Gilbert’s debut poetry collection renders political and other injustices in verse.
The author, a recently retired professor at the University of Denver, has lived a wide-ranging life, authoring five nonfiction books and teaching in Dharamsala, Paris, Liaoning, Concepción, etc. In his debut collection, Gilbert draws from his extraordinary life and family (according to his afterword, these include a leader of the Yiddish-speaking U.S. Anarchist movement and a Nobel Prize–winning biochemist). These spare poems are similarly wide-ranging.
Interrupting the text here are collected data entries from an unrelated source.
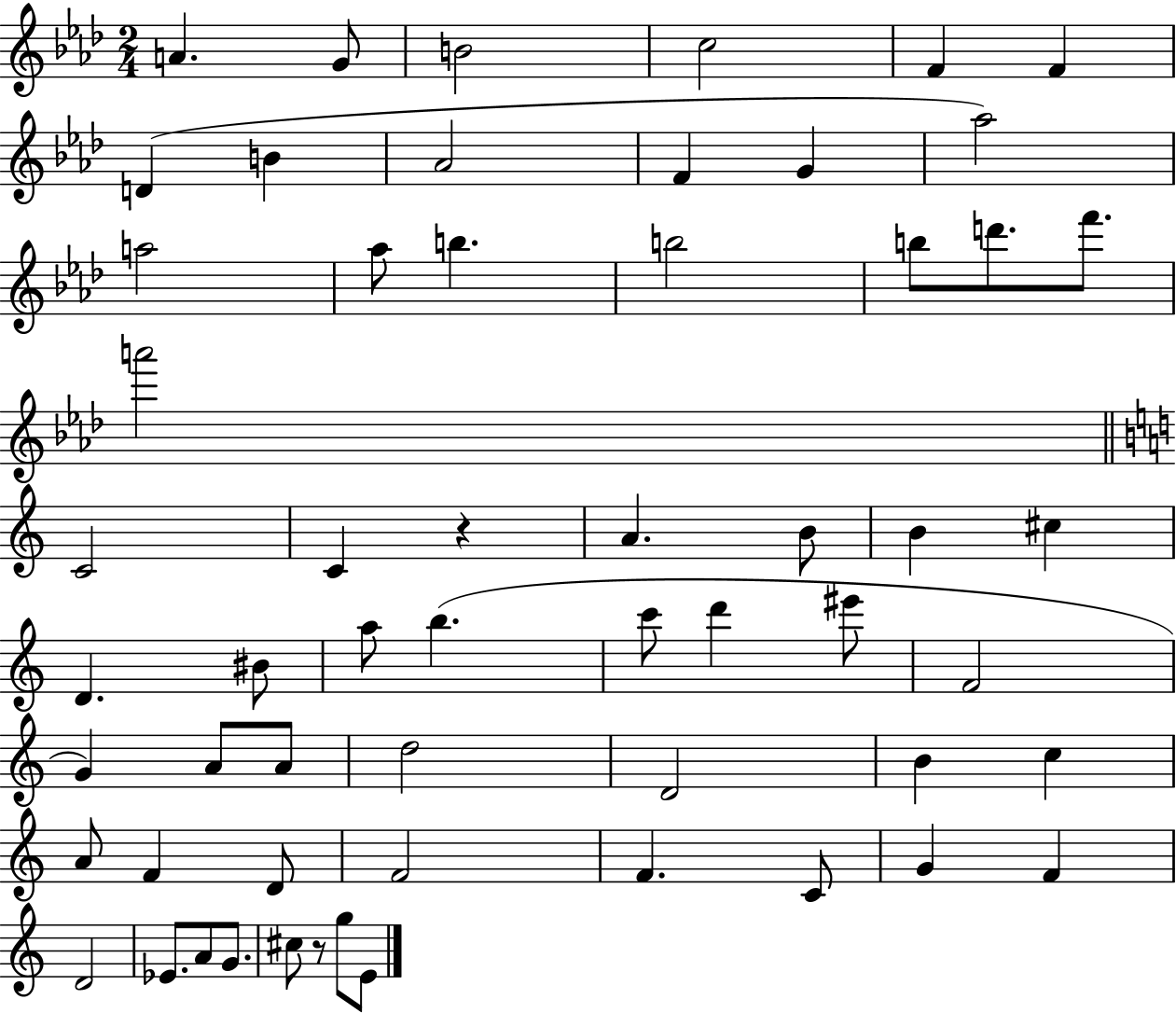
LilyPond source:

{
  \clef treble
  \numericTimeSignature
  \time 2/4
  \key aes \major
  a'4. g'8 | b'2 | c''2 | f'4 f'4 | \break d'4( b'4 | aes'2 | f'4 g'4 | aes''2) | \break a''2 | aes''8 b''4. | b''2 | b''8 d'''8. f'''8. | \break a'''2 | \bar "||" \break \key a \minor c'2 | c'4 r4 | a'4. b'8 | b'4 cis''4 | \break d'4. bis'8 | a''8 b''4.( | c'''8 d'''4 eis'''8 | f'2 | \break g'4) a'8 a'8 | d''2 | d'2 | b'4 c''4 | \break a'8 f'4 d'8 | f'2 | f'4. c'8 | g'4 f'4 | \break d'2 | ees'8. a'8 g'8. | cis''8 r8 g''8 e'8 | \bar "|."
}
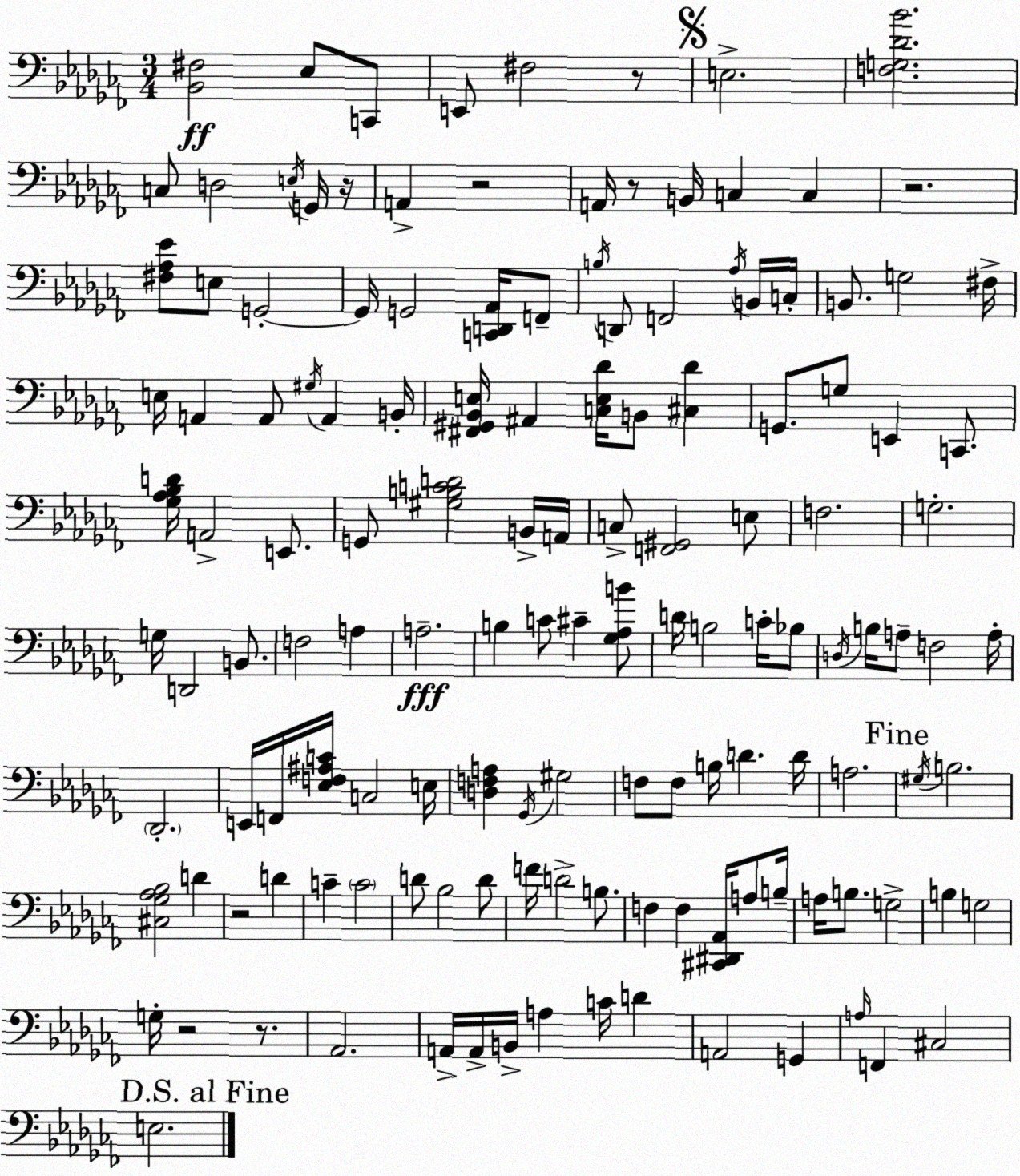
X:1
T:Untitled
M:3/4
L:1/4
K:Abm
[_B,,^F,]2 _E,/2 C,,/2 E,,/2 ^F,2 z/2 E,2 [F,G,_D_B]2 C,/2 D,2 E,/4 G,,/4 z/4 A,, z2 A,,/4 z/2 B,,/4 C, C, z2 [^F,_A,_E]/2 E,/2 G,,2 G,,/4 G,,2 [C,,D,,_A,,]/4 F,,/2 B,/4 D,,/2 F,,2 _A,/4 B,,/4 C,/4 B,,/2 G,2 ^F,/4 E,/4 A,, A,,/2 ^G,/4 A,, B,,/4 [^F,,^G,,_B,,E,]/4 ^A,, [C,E,_D]/4 B,,/2 [^C,_D] G,,/2 G,/2 E,, C,,/2 [_G,_A,_B,D]/4 A,,2 E,,/2 G,,/2 [^G,B,CD]2 B,,/4 A,,/4 C,/2 [F,,^G,,]2 E,/2 F,2 G,2 G,/4 D,,2 B,,/2 F,2 A, A,2 B, C/2 ^C [_G,_A,B]/2 D/4 B,2 C/4 _B,/2 D,/4 B,/4 A,/2 F,2 A,/4 _D,,2 E,,/4 F,,/4 [_E,F,^A,C]/4 C,2 E,/4 [D,F,A,] _G,,/4 ^G,2 F,/2 F,/2 B,/4 D D/4 A,2 ^G,/4 B,2 [^C,_G,_A,_B,]2 D z2 D C C2 D/2 _B,2 D/2 F/4 D2 B,/2 F, F, [^C,,^D,,_A,,]/4 A,/2 B,/4 A,/4 B,/2 G,2 B, G,2 G,/4 z2 z/2 _A,,2 A,,/4 A,,/4 B,,/4 A, C/4 D A,,2 G,, A,/4 F,, ^C,2 E,2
Some dwell on abstraction, like the titular “the number of silence,” which is delightfully evasive in its wordplay (“I am the mudslide of your mother said the river / I am where your mother met the road said the ashes”). Gilbert crafts images from diverse sources—Socrates, with his “words / afire”; a “Festival celebration / Bigpink tent,” honoring the Hindu god Ganesh; or the beauty of the Lha, the Dalai Lama’s residence in Dharamsala, India (“3 around the Lha”). The poet’s political commitments, however, serve as the collection’s organizing force. In “the world according to Netanyahu,” he writes of an Israeli man who cries “Hamas! Hamas!” but “cannot look / at the bleeding face… // of a single / child.” Other poems speak of solidarity between Tibetans and Indigenous people (“water protectors,” “solidarities I”), police violence against Black Americans (“say her name”), or the Pulse nightclub massacre in a country where “Couldbe / queers are hunted / could be / latinas are hunted / could be / youngandbeautifulalive / anddancing / muslims are hunted.” This commentary would benefit from clearer organization—the collection comprises six sections (“night sky,”“amerwords,”“gravity,” “caves,” “Er in ye s,” and “winter moon”), none of which have a clear structure or theme, and the work is lengthy at 300-plus pages. Gilbert stylizes his poetry with erratic spacing, which, at best, discombobulates the reader and, at worst, feels arbitrary.
Evocative, heartfelt, but sometimes-taxing poems.